Oleh: Narwoko, S.H. (Ketua PC SPLP FSPMI Kab. Sidoarjo)
Pelantikan Said Iqbal sebagai Penasehat Khusus Presiden RI Bidang Ketenagakerjaan dan Kesejahteraan Buruh memicu dinamika pemikiran yang mendalam di kalangan aktivis pergerakan. Di tengah peta politik hari ini, kita melihat banyak tokoh organisasi pergerakan buruh lainnya yang juga ditarik masuk ke dalam lingkaran kekuasaan—ada yang menjadi Penasehat Kapolri, Menteri Lingkungan Hidup, dan posisi strategis lainnya.
Namun, posisi yang diemban oleh Bung Said Iqbal ini memiliki kekhasan dan bobot geopolitik organisasi yang jauh berbeda.
Ini bukan sekadar jabatan seremonial yang kental dengan aroma balas budi politik, bukan pula sebuah ‘alat penjinak’ untuk meredam suara-suara perlawanan kaum buruh yang selama ini bergaung keras di jalanan. Posisi ini sangat matching (sesuai) dengan latar belakang, rekam jejak, dan kapasitas intelektual beliau yang selama puluhan tahun konsisten mengawal isu-isu ketenagakerjaan.
Namun, di balik kesesuaian latar belakang tersebut, tersimpan sebuah realitas yang tidak bisa dikesampingkan: tugas ini luar biasa berat, dan secara politis maupun moral, posisinya paling ‘tidak aman’ jika dibandingkan dengan jabatan-jabatan yang diterima oleh para koleganya.
Mengapa demikian? Menjadi penasehat di bidang ketenagakerjaan berarti berdiri langsung di episentrum konflik kepentingan antara kebijakan regulasi negara, kebutuhan investasi, dan hak-hak dasar pekerja. Jabatan ini menuntut taruhan reputasi yang sangat tinggi.

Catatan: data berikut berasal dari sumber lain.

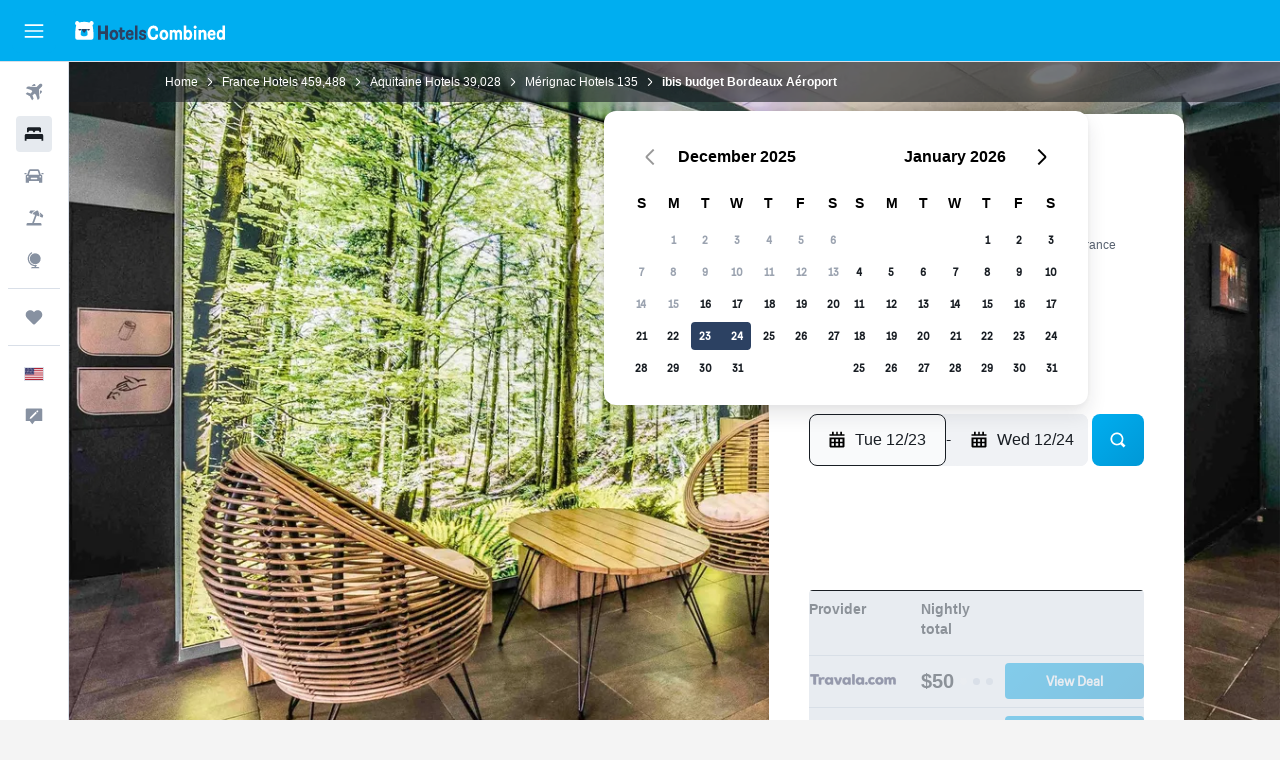

--- FILE ---
content_type: image/svg+xml
request_url: https://www.hotelscombined.com/res/images/flags-svg/us.svg
body_size: 135
content:
<svg xmlns="http://www.w3.org/2000/svg"  viewBox="0 0 240 160"><path fill="#FFF" d="M0 0h240v160H0z"/><path fill="#B22234" d="M0 0h240v12.3H0V0zm0 24.6h240v12.3H0V24.6zm0 24.6h240v12.3H0V49.2zm0 24.6h240v12.3H0V73.8zm0 24.7h240v12.3H0V98.5zm0 24.6h240v12.3H0v-12.3zm0 24.6h240V160H0v-12.3z"/><path fill="#3C3B6E" d="M0 0h121.6v86.2H0z"/><path fill="#FFF" d="M11.5 7h3.6l-2.9 2.1 1.1 3.4-2.9-2.1-2.9 2.1 1.1-3.4L5.7 7h3.6l1.1-3.4L11.5 7zm19.1-3.4L29.5 7h-3.6l2.9 2.1-1.1 3.4 2.9-2.1 2.9 2.1-1.1-3.4L35.2 7h-3.6l-1-3.4zm20.1 0L49.6 7H46l2.9 2.1-1.1 3.4 2.9-2.1 2.9 2.1-1.1-3.4L55.4 7h-3.6l-1.1-3.4zm20.2 0L69.8 7h-3.6l2.9 2.1-1.1 3.4 2.9-2.1 2.9 2.1-1.1-3.4L75.6 7H72l-1.1-3.4zm20.1 0L89.9 7h-3.6l2.9 2.1-1.1 3.4 2.9-2.1 2.9 2.1-1.1-3.4L95.7 7h-3.6L91 3.6zm18.4 5.5l-1.1 3.4 2.9-2.1 2.9 2.1-1.1-3.4 2.9-2.1h-3.6l-1.1-3.4-1.1 3.4h-3.6l2.9 2.1zm-87.8 6.5l-1.1-3.4-1.1 3.4h-3.6l2.9 2.1-1.1 3.4 2.9-2.1 2.9 2.1-1.1-3.4 2.9-2.1h-3.6zm20.1 0l-1.1-3.4-1.1 3.4H36l2.9 2.1-1.1 3.4 2.9-2.1 2.9 2.1-1.1-3.4 2.9-2.1h-3.7zm20.2 0l-1.1-3.4-1.1 3.4h-3.6l2.9 2.1-1.1 3.4 2.9-2.1 2.9 2.1-1.1-3.4 2.9-2.1h-3.6zm20.2 0L81 12.2l-1.1 3.4h-3.6l2.9 2.1-1.1 3.4L81 19l2.9 2.1-1.1-3.4 2.9-2.1h-3.6zm20.1 0l-1.1-3.4-1.1 3.4h-3.6l2.9 2.1-1.1 3.4 2.9-2.1 2.9 2.1-1.1-3.4 2.9-2.1h-3.6zm-90.7 8.7l-1.1-3.4-1.1 3.4H5.7l2.9 2.1-1.1 3.4 2.9-2.1 2.9 2.1-1.1-3.4 2.9-2.1h-3.6zm20.2 0l-1.1-3.4-1.1 3.4h-3.6l2.9 2.1-1.1 3.4 2.9-2.1 2.9 2.1-1.1-3.4 2.9-2.1h-3.6zm20.1 0l-1.1-3.4-1.1 3.4H46l2.9 2.1-1.1 3.4 2.9-2.1 2.9 2.1-1.1-3.4 2.9-2.1h-3.6zm20.2 0l-1.1-3.4-1.1 3.4h-3.6l2.9 2.1-1.1 3.4 2.9-2.1 2.9 2.1-1.1-3.4 2.9-2.1H72zm20.1 0L91 20.9l-1.1 3.4h-3.6l2.9 2.1-1.1 3.4 2.9-2.1 2.9 2.1-1.1-3.4 2.9-2.1h-3.6zm20.2 0l-1.1-3.4-1.1 3.4h-3.6l2.9 2.1-1.1 3.4 2.9-2.1 2.9 2.1-1.1-3.4 2.9-2.1h-3.6zm-90.7 8.6l-1.1-3.4-1.1 3.4h-3.6l2.9 2.1-1.1 3.4 2.9-2.1 2.9 2.1-1.1-3.4 2.9-2.1h-3.6zm20.1 0l-1.1-3.4-1.1 3.4H36l2.9 2.1-1.1 3.4 2.9-2.1 2.9 2.1-1.2-3.4 2.9-2.1h-3.6zm20.2 0l-1.1-3.4-1.1 3.4h-3.6L59 35l-1.1 3.4 2.9-2.1 2.9 2.1-1.1-3.4 2.9-2.1h-3.6zm20.2 0L81 29.5l-1.1 3.4h-3.6l2.9 2.1-1.1 3.4 2.9-2.1 2.9 2.1-1.1-3.4 2.9-2.1h-3.6zm20.1 0l-1.1-3.4-1.1 3.4h-3.6l2.9 2.1-1.1 3.4 2.9-2.1 2.9 2.1-1.1-3.4 2.9-2.1h-3.6zm-90.7 8.7l-1.1-3.4-1.1 3.4H5.7l2.9 2.1-1.1 3.4 2.9-2.1 2.9 2.1-1.1-3.4 2.9-2.1h-3.6zm20.2 0l-1.1-3.4-1.1 3.4h-3.6l2.9 2.1-1.1 3.4 2.9-2.1 2.9 2.1-1.1-3.4 2.9-2.1h-3.6zm20.1 0l-1.1-3.4-1.1 3.4H46l2.9 2.1-1.1 3.4 2.9-2.1 2.9 2.1-1.1-3.4 2.9-2.1h-3.6zm20.2 0l-1.1-3.4-1.1 3.4h-3.6l2.9 2.1-1.1 3.4 2.9-2.1 2.9 2.1-1.1-3.4 2.9-2.1H72zm20.1 0L91 38.1l-1.1 3.4h-3.6l2.9 2.1-1.1 3.4 2.9-2 2.9 2.1-1.1-3.4 2.9-2.1h-3.6zm20.2 0l-1.1-3.4-1.1 3.4h-3.6l2.9 2.1-1.1 3.4 2.9-2.1 2.9 2.1-1.1-3.4 2.9-2.1h-3.6zm-90.7 8.6l-1.1-3.4-1.1 3.4h-3.6l2.9 2.1-1.1 3.4 2.9-2.1 2.9 2.1-1.1-3.4 2.9-2.1h-3.6zm20.1 0l-1.1-3.4-1.1 3.4H36l2.9 2.1-1.1 3.4 2.9-2.1 2.9 2.1-1.1-3.4 2.9-2.1h-3.7zm20.2 0l-1.1-3.4-1.1 3.4h-3.6l2.9 2.1-1.1 3.4 2.9-2.1 2.9 2.1-1.1-3.4 2.9-2.1h-3.6zm20.2 0L81 46.8l-1.1 3.4h-3.6l2.9 2.1-1.1 3.4 2.9-2.1 2.9 2.1-1.1-3.4 2.9-2.1h-3.6zm20.1 0l-1.1-3.4-1.1 3.4h-3.6l2.9 2.1-1.1 3.4 2.9-2.1 2.9 2.1-1.1-3.4 2.9-2.1h-3.6zm-90.7 8.6l-1.1-3.4-1.1 3.4H5.7l2.9 2.1-1.1 3.4 2.9-2.1 2.9 2.1-1.1-3.4 2.9-2.1h-3.6zm20.2 0l-1.1-3.4-1.1 3.4h-3.6l2.9 2.1-1.1 3.4 2.9-2.1 2.9 2.1-1.1-3.4 2.9-2.1h-3.6zm20.1 0l-1.1-3.4-1.1 3.4H46l2.9 2.1-1.1 3.4 2.9-2.1 2.9 2.1-1.1-3.4 2.9-2.1h-3.6zm20.2 0l-1.1-3.4-1.1 3.4h-3.6l2.9 2.1-1.1 3.4 2.9-2.1 2.9 2.1-1.1-3.4 2.9-2.1H72zm20.1 0L91 55.4l-1.1 3.4h-3.6l2.9 2.1-1.1 3.4 2.9-2.1 2.9 2.1-1.1-3.4 2.9-2.1h-3.6zm20.2 0l-1.1-3.4-1.1 3.4h-3.6l2.9 2.1-1.1 3.4 2.9-2.1 2.9 2.1-1.1-3.4 2.9-2.1h-3.6zm-90.7 8.7l-1.1-3.4-1.1 3.4h-3.6l2.9 2.1-1.1 3.4 2.9-2.1 2.9 2.1-1.1-3.4 2.9-2.1h-3.6zm20.1 0l-1.1-3.4-1.1 3.4H36l2.9 2.1-1.2 3.4 2.9-2.1 2.9 2.1-1.1-3.4 2.9-2.1h-3.6zm20.2 0l-1.1-3.4-1.1 3.4h-3.6l2.9 2.1-1.1 3.4 2.9-2.1 2.9 2.1-1.1-3.4 2.9-2.1h-3.6zm20.2 0L81 64.1l-1.1 3.4h-3.6l2.9 2.1-1.1 3.4 2.9-2.1 2.9 2.1-1.1-3.4 2.9-2.1h-3.6zm20.1 0l-1.1-3.4-1.1 3.4h-3.6l2.9 2.1-1.1 3.4 2.9-2.1L104 73l-1.1-3.4 2.9-2.1h-3.6zm-90.7 8.6l-1.1-3.4-1.1 3.4H5.7l2.9 2.1-1.1 3.4 2.9-2.1 2.9 2.1-1.1-3.4 2.9-2.1h-3.6zm20.2 0l-1.1-3.4-1.1 3.4h-3.6l2.9 2.1-1.1 3.4 2.9-2.1 2.9 2.1-1.1-3.4 2.9-2.1h-3.6zm20.1 0l-1.1-3.4-1.1 3.4H46l2.9 2.1-1.1 3.4 2.9-2.1 2.9 2.1-1.1-3.4 2.9-2.1h-3.6zm20.2 0l-1.1-3.4-1.1 3.4h-3.6l2.9 2.1-1.1 3.4 2.9-2.1 2.9 2.1-1.1-3.4 2.9-2.1H72zm20.1 0L91 72.7l-1.1 3.4h-3.6l2.9 2.1-1.1 3.4 2.9-2.1 2.9 2.1-1.1-3.4 2.9-2.1h-3.6zm20.2 0l-1.1-3.4-1.1 3.4h-3.6l2.9 2.1-1.1 3.4 2.9-2.1 2.9 2.1-1.1-3.4 2.9-2.1h-3.6z"/></svg>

Said Iqbal berpotensi besar menjadi martir sejarah jika dalam masa jabatannya ia tidak berhasil mengawal pembentukan dan implementasi regulasi atau UU Ketenagakerjaan yang baru agar benar-benar sesuai dengan harapan buruh secara umum.
Perlu diingat, Serikat Pekerja dan Serikat Buruh (SP/SB) di Indonesia bukanlah kelompok pasif. Mereka adalah entitas organisasi pergerakan massa besar yang hingga detik ini terbukti paling aktif, kritis, dan militan dalam menyuarakan keadilan sosial.
Ekspektasi jutaan buruh kini berada di pundak beliau. Jika kebijakan yang dilahirkan ke depan justru kembali mencederai rasa keadilan kaum pekerja, maka posisi penasehat ini akan menjadi bumerang sejarah yang mencatat kegagalan dalam menjaga amanah gerakan.
Sebagai bagian dari FSPMI, PC SPLP FSPMI Kab. Sidoarjo memandang posisi ini dengan sikap kritis yang rasional. Kami tidak melihatnya sebagai akhir dari perjuangan, melainkan sebuah medan tempur baru di level diplomasi tingkat tinggi. Ujian aslinya bukan pada megahnya prosesi pelantikan, melainkan pada seberapa jauh masukan dan nasehat Bung Said Iqbal mampu mengubah arah kebijakan ketenagakerjaan Indonesia menjadi lebih beradab dan menyejahterakan.
Kita akan mengawal bersama, dengan nalar kritis yang tetap menyala. Sebab bagi buruh, struktur kekuasaan boleh berganti, namun kesejahteraan dan keadilan adalah harga mati.